■ Article ■
Okay. Thanks for all the color.
You're welcome.
Thank you. Ladies and gentlemen, just a final reminder. If you would like to ask a question, please press star and then one now. The next question we have comes from Gary Prestopino of Barrington Research. Please go ahead.
Good morning, Peter and Brad. Hey, Peter, I just got a question. You said your open sales and commercial doubled in the quarter, which means things are flowing down the funnel. You know, given that we've just seen this turn in lease returns, were you surprised at that magnitude of what's coming, you know, outside of the franchise dealers buying these cars? What does that indicate? Does that indicate that the franchise dealers have solid used vehicle inventory and, you know, more of this is gonna flow down to the independent dealers?
A good question, Gary. You know, I wasn't massively surprised by the doubling. I was expecting high growth, you know. 50%-100%, somewhere in that range. It's growing off a fairly small number, so there's that impact as well, you know.
Okay.
Nonetheless, it was a strong, you know, year on year increase, as we have seen for, you know, at least a few quarters in that commercial, OPENLANE, transaction piece. Just because they sell in OPENLANE doesn't mean they sell to an independent dealer. I wanna be clear about that.

■ Listed records ■
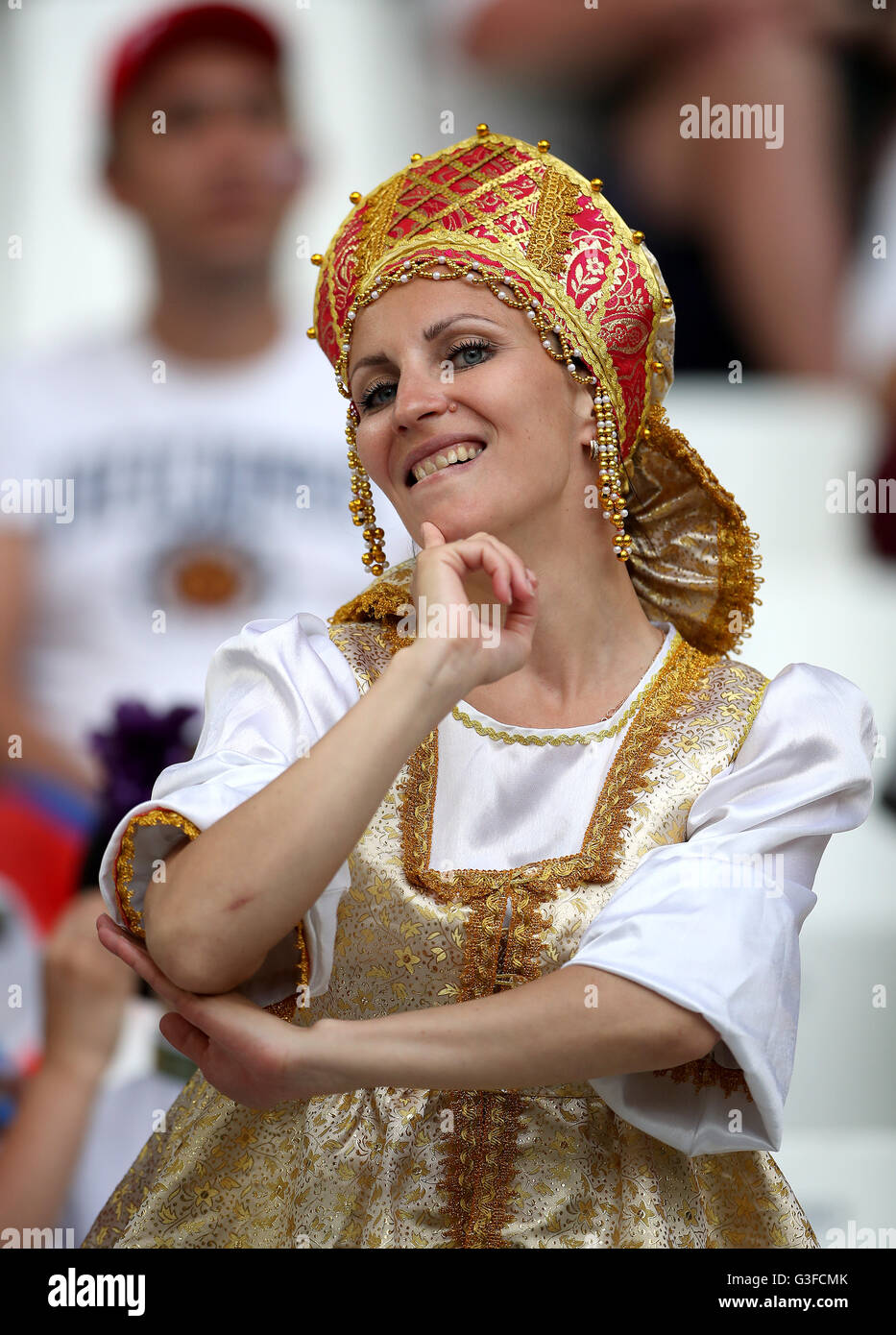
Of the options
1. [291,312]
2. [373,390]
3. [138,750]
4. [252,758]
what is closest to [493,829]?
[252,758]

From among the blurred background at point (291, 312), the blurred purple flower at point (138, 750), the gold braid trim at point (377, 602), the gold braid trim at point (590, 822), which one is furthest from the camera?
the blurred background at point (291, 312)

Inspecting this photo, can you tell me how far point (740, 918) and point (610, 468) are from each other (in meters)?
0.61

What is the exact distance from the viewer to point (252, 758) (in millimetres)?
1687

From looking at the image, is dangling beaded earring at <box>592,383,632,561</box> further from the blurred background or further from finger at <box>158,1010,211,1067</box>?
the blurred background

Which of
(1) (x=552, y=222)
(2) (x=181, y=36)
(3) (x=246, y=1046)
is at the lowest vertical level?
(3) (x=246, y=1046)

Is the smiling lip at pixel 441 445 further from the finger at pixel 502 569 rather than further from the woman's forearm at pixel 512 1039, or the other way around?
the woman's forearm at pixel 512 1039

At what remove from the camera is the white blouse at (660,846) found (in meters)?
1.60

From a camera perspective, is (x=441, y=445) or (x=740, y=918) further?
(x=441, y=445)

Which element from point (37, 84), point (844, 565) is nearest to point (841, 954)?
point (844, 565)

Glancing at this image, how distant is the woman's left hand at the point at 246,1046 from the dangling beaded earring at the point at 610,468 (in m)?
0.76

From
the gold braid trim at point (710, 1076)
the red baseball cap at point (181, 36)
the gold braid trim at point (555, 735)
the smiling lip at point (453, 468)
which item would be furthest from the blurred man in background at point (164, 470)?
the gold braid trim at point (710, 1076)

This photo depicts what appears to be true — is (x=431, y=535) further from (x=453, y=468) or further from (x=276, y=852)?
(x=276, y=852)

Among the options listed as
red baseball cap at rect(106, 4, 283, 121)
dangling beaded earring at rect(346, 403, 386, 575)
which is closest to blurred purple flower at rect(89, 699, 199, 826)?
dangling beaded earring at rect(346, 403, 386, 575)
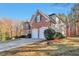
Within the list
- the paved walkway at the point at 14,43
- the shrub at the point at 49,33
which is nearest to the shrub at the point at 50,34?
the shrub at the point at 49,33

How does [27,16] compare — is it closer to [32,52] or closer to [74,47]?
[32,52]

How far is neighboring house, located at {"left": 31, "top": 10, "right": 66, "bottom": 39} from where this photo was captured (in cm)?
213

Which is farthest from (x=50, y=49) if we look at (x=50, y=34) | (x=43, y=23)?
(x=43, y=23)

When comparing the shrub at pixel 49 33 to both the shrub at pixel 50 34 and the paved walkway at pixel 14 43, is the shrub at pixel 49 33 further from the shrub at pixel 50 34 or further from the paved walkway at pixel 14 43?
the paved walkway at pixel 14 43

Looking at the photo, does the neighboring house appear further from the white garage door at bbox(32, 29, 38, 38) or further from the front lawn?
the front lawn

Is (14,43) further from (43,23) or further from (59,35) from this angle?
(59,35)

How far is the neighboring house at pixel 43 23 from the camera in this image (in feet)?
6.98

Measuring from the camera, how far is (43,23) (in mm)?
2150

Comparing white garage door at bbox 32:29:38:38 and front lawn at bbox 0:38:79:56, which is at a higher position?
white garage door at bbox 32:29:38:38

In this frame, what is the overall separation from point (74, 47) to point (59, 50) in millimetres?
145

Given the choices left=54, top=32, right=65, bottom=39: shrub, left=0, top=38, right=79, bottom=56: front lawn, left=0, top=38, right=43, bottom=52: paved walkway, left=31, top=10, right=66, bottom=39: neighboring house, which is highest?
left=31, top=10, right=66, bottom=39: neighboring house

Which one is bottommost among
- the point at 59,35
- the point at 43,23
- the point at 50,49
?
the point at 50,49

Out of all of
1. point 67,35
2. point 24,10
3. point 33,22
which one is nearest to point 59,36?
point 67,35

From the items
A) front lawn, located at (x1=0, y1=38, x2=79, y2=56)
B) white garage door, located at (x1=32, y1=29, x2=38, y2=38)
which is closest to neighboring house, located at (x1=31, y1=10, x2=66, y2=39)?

■ Tasks ■
a) Repeat the passage of the call transcript from "A good question, Gary." to "well, you know.".
b) In the call transcript, what range of growth did the speaker answering Gary say he had been expecting?
c) Resume the earnings call transcript from the point where it stops.

■ Answer list ■
a)
A good question, Gary. You know, I wasn't massively surprised by the doubling. I was expecting high growth, you know. 50%-100%, somewhere in that range. It's growing off a fairly small number, so there's that impact as well, you know.

b) 50% to 100%.

c)
Right.
Let's say, for example, a Ford vehicle coming through the Ford private label. Well, a Honda dealer can't buy that on the Ford private label. If a Honda dealer wants to buy it, they've got to wait till it gets to the open sale, because they don't have access to the private label. Even though they're selling in the open, there's still a high percentage of franchise dealers buying them in that channel. They're just buying them across brand. You have the, you know, the large used car retail operations buying them there too, as well as independent dealers. It's a mix of all three customer groups that represent the buyers there. No, I think generally, listen, pleased with how it's going.
We're working with many of our commercial sellers to improve their performance and drive further conversion in that open sale channel because sellers increasingly see it as very strategic to them. It's kind of their last chance to sell the car before they start incurring significant downstream expenses for moving the vehicle, you know, waiting, you know, a number of extra weeks before they sell the car, all that sort of stuff. We're having very productive discussions and strategies that are helping drive that performance, and we're gonna be doing more and more of that, you know, in the quarters to come.
Okay. Thank you very much.
Thanks, Gary.
Thank you. The next question we have comes from Rajat Gupta of JPMorgan. Please go ahead.
Great. Thanks for taking the question. Just to follow, a couple clarifications after that. Could you quantify the OPENLANE, you know, sale units that you're seeing in commercial? You know, any unit number or percentage number you could throw out for the quarter?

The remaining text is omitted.